• TEXT BLOCK:

============

Climate change is something all global citizens of today’s world have to deal with. Winter in New York has been sadly lacking in snow, while farmers in California are tossing out frost-bitten strawberries.
Globally, we have come to the point where clean air can be traded like a stock market commodity. By cleaning the air, through planting trees, countries can earn credits to sell to others who are causing harmful emissions.
According to a story in Ynetnews.com, trees planted in Israel to replace ones burned down during the War with Lebanon last summer, may enable Israel to join the Kyoto Protocol and earn an income of hundreds of thousands of shekels each year (which could then be used by the Jewish National Fund) to maintain forests.
Israel and the JNF can be proud of a long history of tree-planting in the region. “Making the deserts bloom” may have been Ben Gurion’s dream, but it also a wonderful example to the world of what can be achieved (horticulturally speaking) in climates that are less than ideal.
Read the Ynetnews.com story below:
Making money out of thin air
By Amir Ben-David
Air stock market? Yes, there is such a thing. There is also a chance that Israel will join it and start making money off the rockets that fell during the second Lebanon war .

============

• RECORDS SUPPLIED:
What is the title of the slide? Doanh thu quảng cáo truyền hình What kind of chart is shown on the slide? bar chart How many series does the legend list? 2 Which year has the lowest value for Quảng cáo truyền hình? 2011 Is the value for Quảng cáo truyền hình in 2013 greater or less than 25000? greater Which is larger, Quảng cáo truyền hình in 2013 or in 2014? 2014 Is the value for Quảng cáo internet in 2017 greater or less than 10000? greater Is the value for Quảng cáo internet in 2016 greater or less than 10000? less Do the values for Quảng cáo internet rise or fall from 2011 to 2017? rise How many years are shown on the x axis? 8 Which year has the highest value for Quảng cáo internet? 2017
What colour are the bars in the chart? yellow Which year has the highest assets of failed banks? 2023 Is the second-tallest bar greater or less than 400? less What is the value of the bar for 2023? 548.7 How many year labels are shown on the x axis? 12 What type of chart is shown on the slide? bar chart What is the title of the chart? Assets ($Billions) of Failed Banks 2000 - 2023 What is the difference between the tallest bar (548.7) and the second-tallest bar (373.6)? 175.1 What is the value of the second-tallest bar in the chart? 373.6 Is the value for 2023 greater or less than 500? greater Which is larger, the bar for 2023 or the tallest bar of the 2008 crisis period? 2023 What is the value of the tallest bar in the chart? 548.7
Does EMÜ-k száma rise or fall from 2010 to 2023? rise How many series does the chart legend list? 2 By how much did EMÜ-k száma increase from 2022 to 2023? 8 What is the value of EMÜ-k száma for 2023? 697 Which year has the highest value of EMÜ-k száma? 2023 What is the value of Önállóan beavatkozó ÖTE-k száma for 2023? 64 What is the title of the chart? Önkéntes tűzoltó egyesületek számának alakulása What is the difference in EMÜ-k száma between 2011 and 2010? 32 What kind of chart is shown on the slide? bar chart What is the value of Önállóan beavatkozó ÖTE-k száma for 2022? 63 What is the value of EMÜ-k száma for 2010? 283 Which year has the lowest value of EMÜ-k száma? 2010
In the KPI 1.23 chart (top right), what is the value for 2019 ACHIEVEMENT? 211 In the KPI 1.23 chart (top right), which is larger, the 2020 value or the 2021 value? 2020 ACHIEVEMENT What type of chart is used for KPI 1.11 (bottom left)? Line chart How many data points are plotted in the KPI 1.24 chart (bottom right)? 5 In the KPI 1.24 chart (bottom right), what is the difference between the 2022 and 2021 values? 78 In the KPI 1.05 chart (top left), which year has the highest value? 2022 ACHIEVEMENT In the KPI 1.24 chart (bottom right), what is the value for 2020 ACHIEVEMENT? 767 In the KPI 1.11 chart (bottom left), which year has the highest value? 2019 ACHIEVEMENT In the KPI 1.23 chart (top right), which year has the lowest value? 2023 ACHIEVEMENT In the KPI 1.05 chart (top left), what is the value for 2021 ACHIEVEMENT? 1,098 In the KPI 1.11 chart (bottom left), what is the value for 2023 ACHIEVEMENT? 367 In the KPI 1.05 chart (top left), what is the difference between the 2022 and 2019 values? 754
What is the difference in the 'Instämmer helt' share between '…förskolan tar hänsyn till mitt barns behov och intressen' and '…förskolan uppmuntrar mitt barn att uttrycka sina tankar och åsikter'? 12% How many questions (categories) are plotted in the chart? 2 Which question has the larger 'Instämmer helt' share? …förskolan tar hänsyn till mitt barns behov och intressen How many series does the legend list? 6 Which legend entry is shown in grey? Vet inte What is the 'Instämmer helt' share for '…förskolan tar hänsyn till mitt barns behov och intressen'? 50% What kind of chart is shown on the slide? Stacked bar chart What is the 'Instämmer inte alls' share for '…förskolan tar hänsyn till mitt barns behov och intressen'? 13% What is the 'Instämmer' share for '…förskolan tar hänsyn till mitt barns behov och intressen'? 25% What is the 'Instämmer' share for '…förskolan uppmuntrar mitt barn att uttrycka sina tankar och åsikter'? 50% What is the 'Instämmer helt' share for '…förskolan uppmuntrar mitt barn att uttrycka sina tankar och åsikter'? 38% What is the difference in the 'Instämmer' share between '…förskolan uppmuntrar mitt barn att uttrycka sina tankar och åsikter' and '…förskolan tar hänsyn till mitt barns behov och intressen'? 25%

============

• EXERCISE OBJECTIVE:
Continue the article on Israel's replanted forests and clean-air credits, starting right after its last sentence.

• EXERCISE RESPONSE:
Allow us to explain. Human actions on earth, mainly the burning of fuels and the emission of gases, as well as the interference with various natural processes, have brought about the interruption of the natural balance which previously existed here.
The Kyoto Protocol to the United Nations Framework Convention on Climate Change is the main international system designed to deal with that issue.
Among other things, the protocol allows for entities which “stop” the emission of toxic gases into the air (buy planting trees) to calculate the amount of gaseous activity their intervention actually prevented.
The protocol also allows for the “worth” of the above gases to be sold in a special international “stock market”.
Those who pay are the operators of industrial factories and other international companies which are required to cut down on the amount of toxic gas they emit, although that proved to be a difficult task.
It is here that the Jewish National Fund (JNF) enters the picture along with the many trees consumed by fires during the Lebanon war.
Money could be used to maintain forests
The head of strategic planning at JNF, Yishai Schechter, said that planting new trees would increase Israel’s contribution to the prevention of unwanted gases being emitted into the air.
If enough trees were planted in place of the ones burned down during the war, JNF would be able to join the Kyoto Protocol and earn an income of hundreds of thousands of shekels each year – money which could then be used to maintain forests.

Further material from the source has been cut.